Under the Jewish Law, one who bore personal motives for or against the accused prevented such person from being a magistrate in the case of the accused.

Here, the accuser of Jesus was Annas, who was a member of the Supreme Sanhedrin. He was the father-in-law of Caiaphas, the presiding chairman. The five sons of Annas were also members of the Supreme Sanhedrin. Thus, the members consisted of the accuser himself, and six others who were related to the accuser. All of them convicted Jesus and voted for his death.

Fifth error: The charges against Jesus were changed several times, such that Jesus could not have been accorded due process of law.

At the start of the trial before the Sanhedrin, Jesus was charged with Sedition on the allegation that he was going to destroy the physical Temple in Jerusalem and build it in three days. This charge was abandoned. Trial proceeded against Jesus but this time, on the charge of blasphemy. Then, before Pilate, the charge of blasphemy was dropped, and, on the basis of Jesus having spoken of a new Kingdom being imminent, substituted this for still another one: "high treason" against Ceasar.

Those in the Sanhedrin were uncertain that their charge of blasphemy would be accepted by Pilate, given that such charge was but for an offense against the Jews. To be certain that Jesus was done away with, and because they did not want to kill Jesus themselves, the enemies of Jesus changed the charge to high treason, the most serious crime, and which, being political in nature, was over one on which the Romans exercised jurisdiction.

Sixth error: The conviction of Jesus violated the Rules on Evidence.

Even if Jesus could be considered to have rendered an admission so as to be considered as having committed blasphemy, still, according to Jewish Law during Jesus' time, no attempt could be made to lead a man to commit self-incrimination, especially if the penalty that resulted was death. A voluntary confession by him was not admissible in evidence, and therefore not competent to convict him. This was unless there came forward at least two witnesses whose testimonies were consistent in corroborating his self-incrimination. No such witnesses were presented.

Seventh error: Jesus was deprived of any opportunity to present evidence at his trial.

The Sanhedrin pronounced him guilty of blasphemy, without even exerting effort to determine whether his claim was true. But Jesus could have had many witnesses to prove his claim. And, had they known of his arrest, they would have appeared before the Supreme Sanhedrin to testify in his favor. Aside from Jesus' own disciples, these people were those who saw Jesus perform miracles either on them or on persons whom they knew.

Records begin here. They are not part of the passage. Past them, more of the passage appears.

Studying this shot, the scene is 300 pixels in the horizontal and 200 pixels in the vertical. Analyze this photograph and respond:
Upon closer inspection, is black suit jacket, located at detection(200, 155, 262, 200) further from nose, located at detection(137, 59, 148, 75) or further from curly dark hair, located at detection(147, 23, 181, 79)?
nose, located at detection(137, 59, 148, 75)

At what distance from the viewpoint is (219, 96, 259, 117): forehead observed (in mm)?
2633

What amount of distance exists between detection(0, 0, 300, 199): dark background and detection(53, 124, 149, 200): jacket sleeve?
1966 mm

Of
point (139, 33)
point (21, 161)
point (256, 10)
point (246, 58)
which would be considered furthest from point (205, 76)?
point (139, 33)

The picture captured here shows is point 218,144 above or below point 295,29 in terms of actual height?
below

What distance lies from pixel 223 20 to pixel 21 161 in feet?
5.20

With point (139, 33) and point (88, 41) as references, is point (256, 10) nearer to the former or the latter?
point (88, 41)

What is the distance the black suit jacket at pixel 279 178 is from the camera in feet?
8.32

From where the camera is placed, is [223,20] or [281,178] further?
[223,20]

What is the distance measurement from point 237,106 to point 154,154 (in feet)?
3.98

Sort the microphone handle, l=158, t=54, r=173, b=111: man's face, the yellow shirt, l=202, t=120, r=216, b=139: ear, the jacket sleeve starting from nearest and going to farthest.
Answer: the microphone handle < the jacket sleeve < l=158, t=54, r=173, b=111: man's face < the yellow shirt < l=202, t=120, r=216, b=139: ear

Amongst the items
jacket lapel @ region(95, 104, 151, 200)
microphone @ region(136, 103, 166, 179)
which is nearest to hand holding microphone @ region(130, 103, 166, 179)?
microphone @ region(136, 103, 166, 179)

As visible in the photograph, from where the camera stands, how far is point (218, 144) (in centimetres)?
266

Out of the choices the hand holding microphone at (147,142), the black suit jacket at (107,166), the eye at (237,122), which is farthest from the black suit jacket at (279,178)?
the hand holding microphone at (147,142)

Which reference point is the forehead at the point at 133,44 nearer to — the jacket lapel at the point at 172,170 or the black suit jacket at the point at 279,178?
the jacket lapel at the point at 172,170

These were, among many others, the leper, the paralytics, the man who was blind from birth and given the gift to see, the widow's son who was resurrected, the crippled woman, the Roman centurion's servant who was healed, the blind Bartimaeus in Jericho who was cured, Lazarus who was brought back to life after several days in his grave. All of them would have avowed as to the holiness of Jesus.

If they were not sufficient to convince those in trial that Jesus was indeed the Son of God, many others would have come forward to testify that they saw Jesus walk on the sea, and that they saw him feed crowds with a mere handful of fishes and few loaves of bread. Others would have testified as to having witnessed Jesus baptized by John and having heard the voice from the skies declare, "This is my beloved Son in whom I am well pleased!"

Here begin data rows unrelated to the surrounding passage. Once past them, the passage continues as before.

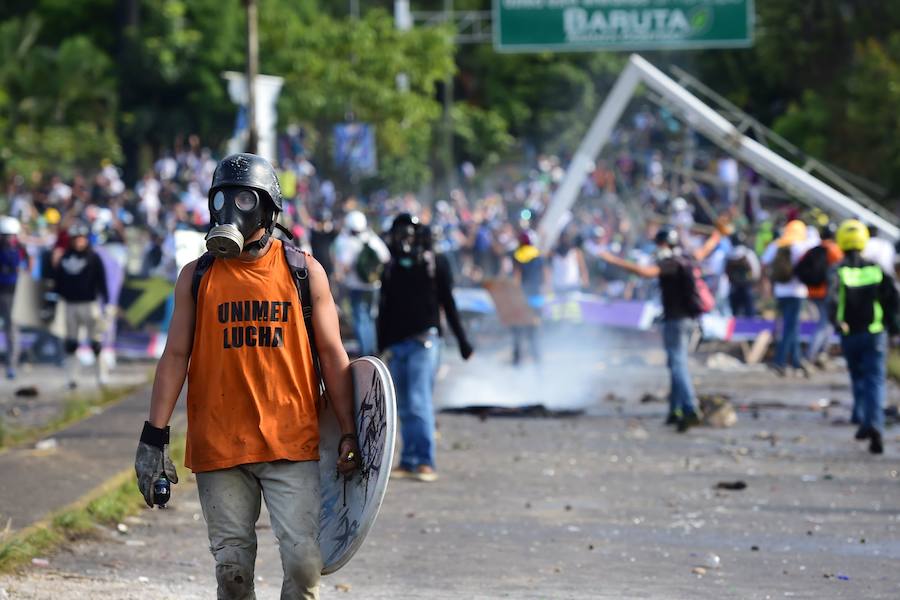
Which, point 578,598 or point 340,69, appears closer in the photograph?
point 578,598

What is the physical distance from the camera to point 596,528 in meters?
9.08

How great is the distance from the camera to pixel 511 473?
11242 millimetres

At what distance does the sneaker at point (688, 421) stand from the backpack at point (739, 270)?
26.8 ft

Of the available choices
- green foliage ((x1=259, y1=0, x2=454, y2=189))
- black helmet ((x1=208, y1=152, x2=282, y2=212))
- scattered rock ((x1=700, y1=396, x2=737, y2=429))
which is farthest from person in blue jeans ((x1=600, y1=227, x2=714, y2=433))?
green foliage ((x1=259, y1=0, x2=454, y2=189))

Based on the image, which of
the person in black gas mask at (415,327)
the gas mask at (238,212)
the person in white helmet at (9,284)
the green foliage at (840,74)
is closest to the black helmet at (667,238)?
the person in black gas mask at (415,327)

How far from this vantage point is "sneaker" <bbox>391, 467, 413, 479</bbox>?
35.7 feet

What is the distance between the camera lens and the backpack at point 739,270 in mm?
21844

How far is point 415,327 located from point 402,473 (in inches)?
39.6

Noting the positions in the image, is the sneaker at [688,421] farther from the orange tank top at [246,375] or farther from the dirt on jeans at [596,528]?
the orange tank top at [246,375]

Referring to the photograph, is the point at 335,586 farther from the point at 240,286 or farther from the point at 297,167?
the point at 297,167

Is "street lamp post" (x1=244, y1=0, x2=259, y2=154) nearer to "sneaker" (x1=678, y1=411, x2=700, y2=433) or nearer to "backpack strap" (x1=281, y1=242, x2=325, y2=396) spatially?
"sneaker" (x1=678, y1=411, x2=700, y2=433)

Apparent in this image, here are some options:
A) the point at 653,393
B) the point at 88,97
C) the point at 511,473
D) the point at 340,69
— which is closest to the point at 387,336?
the point at 511,473

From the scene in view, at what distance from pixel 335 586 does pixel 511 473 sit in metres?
3.87

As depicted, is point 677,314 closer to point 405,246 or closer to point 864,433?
point 864,433
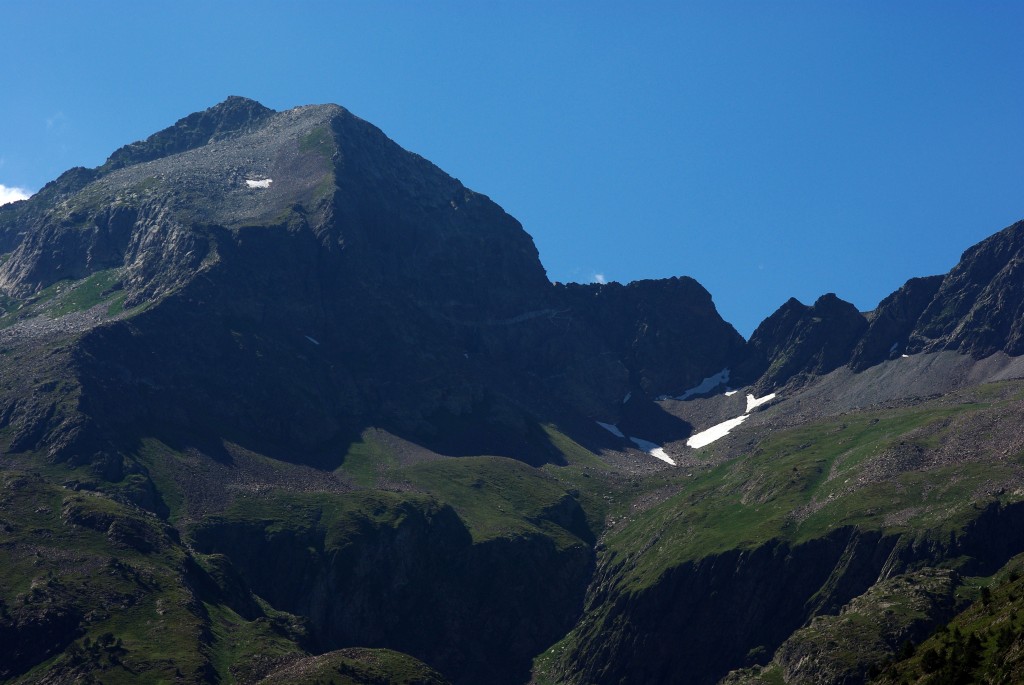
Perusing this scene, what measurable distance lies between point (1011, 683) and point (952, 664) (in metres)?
14.0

Eighth error: The decision to execute Jesus was contrary to the findings and conclusions made.

Pilate declared to the public three times that he found no crime committed by Jesus. Yet, he incongruously still allowed the execution of Jesus.

A review of the case of Jesus and a perusal of the arguments raised would show that the errors committed in Jesus' trial constituted severe violations, particularly of the right to due process of law. They were violations then, and are violations now - whether committed in Jerusalem or anywhere else.

Given all of these, Jesus would have been acquitted from his unjust and unfair trial, and any appeal from it would have readily caused it to be set aside.

(The author is currently a Justice of the Court of Appeals, and is a former regular columnist of Manila Bulletin.)